Treatsments for ADHD

There are a number of treatments for ADHD. These include medicine, behavior therapy and counseling. The combination of these treatments is often best, because they can help relieve symptoms and improve behavior.

Stimulant medications are the most common treatment for ADHD in children and adults. These drugs boost levels of dopamine and norepinephrine in the brain. They have been used safely for decades, and they work well for most people.

The most commonly prescribed stimulants are methylphenidates (brand names include Ritalin, Concerta, Daytrana, Focalin) and amphetamines (e.g., Adderall, Dexedrine, Vyvanse).

Non-stimulants are also available. These take longer to start working and can have some side effects, such as drowsiness. These medications can be taken once or twice a day, depending on the drug.

Medication can be combined with psychotherapy, social skills training, and behavioral strategies. It is important to discuss these with your doctor.

In some cases, a child with ADHD may have other mental health conditions, such as anxiety or depression. These can affect how well the medication works or vice versa.

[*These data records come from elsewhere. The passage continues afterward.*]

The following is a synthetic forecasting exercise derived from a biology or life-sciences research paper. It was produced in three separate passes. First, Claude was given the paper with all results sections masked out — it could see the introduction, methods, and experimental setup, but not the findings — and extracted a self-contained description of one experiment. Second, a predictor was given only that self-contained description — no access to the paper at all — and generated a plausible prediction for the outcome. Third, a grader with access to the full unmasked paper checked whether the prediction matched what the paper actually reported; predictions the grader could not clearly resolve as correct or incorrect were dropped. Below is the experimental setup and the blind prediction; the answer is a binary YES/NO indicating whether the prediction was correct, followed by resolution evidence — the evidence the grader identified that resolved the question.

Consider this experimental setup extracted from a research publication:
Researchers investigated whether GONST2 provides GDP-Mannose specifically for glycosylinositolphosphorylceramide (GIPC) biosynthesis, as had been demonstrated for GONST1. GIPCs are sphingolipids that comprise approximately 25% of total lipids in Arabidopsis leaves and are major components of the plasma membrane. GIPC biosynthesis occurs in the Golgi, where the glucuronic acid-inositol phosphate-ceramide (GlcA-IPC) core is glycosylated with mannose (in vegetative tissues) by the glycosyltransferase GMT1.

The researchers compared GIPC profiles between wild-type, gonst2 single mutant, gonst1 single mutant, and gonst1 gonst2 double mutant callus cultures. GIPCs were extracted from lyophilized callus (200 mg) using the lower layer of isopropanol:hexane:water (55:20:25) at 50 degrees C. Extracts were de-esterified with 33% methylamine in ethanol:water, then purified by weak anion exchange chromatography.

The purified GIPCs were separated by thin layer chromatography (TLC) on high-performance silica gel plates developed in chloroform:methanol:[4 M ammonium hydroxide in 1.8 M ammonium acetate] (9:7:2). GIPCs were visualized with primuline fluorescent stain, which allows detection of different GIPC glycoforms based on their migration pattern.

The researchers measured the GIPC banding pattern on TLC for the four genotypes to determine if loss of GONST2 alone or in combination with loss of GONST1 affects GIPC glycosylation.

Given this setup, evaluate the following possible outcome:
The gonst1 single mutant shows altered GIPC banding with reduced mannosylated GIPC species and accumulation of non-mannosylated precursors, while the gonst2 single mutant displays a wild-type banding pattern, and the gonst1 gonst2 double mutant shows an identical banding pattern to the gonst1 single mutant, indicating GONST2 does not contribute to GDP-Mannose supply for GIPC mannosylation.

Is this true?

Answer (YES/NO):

The combination of medication and psychotherapy is often the best treatment for kids with ADHD, especially if they are still children or adolescents. It is often helpful to start treatment as soon as possible after the diagnosis is made.

ADHD in Adults

ADHD can affect children and adults alike, and some people carry their symptoms into adulthood. But if you have been struggling all your life with ADHD symptoms, it’s a good idea to get help.

Most adults with ADHD benefit from medication and therapy. These treatments focus on changing negative thinking patterns and learning how to manage your ADHD. They can also include adapting to your environment and finding coping strategies to manage stress and emotions.

The most common type of medication used in treating ADHD is stimulants, which boost and balance levels of brain chemicals called neurotransmitters. Stimulants help you pay attention, be less impulsive and feel calmer.

However, there are many other medications that may work better for you. These can include nonstimulants like atomoxetine or antidepressants.

Mental health counseling and therapies can also help you deal with the symptoms of ADHD and other problems. These include marital counseling and family therapy, which can improve communication skills and help your loved ones understand how to support you.

Diagnosis of adult ADHD depends on a comprehensive clinical evaluation, which involves observation, patient history and questionnaires. It also requires that you have five or more symptoms of inattention and/or five or more symptoms of hyperactivity-impulsivity in two or more settings.

ADHD Medication

Medications for ADHD can help children and adults improve their ability to concentrate, control impulses, plan ahead and follow through on tasks. However, they don’t treat the underlying problem of ADHD, which is a deficiency in the brain chemical norepinephrine (noradrenaline).

Stimulants, such as methylphenidate or amphetamine, boost levels of this deficient neurotransmitter and can ease symptoms. They come in a range of forms and are used daily in many people.

Methylphenidate is available as a chewable tablet, liquid, or skin patch. Methylphenidate tablets usually contain 10 to 20 mg of methylphenidate per tablet. The methylphenidate patches also come in different strengths.

Long-acting stimulants last up to 12 hours and can be taken just once a day. These are the most popular type of ADHD medication because they’re easier to remember and take than short-acting versions.

Side effects of ADHD medications can include sleep problems, tics and loss of appetite. They’re mild and resolve quickly as the body adjusts to the medication.

Depending on your child’s needs, your healthcare provider may need to try several different types of medications and doses before he finds one that works best. It can take a few months to find the right medication and schedule for your child, so be patient!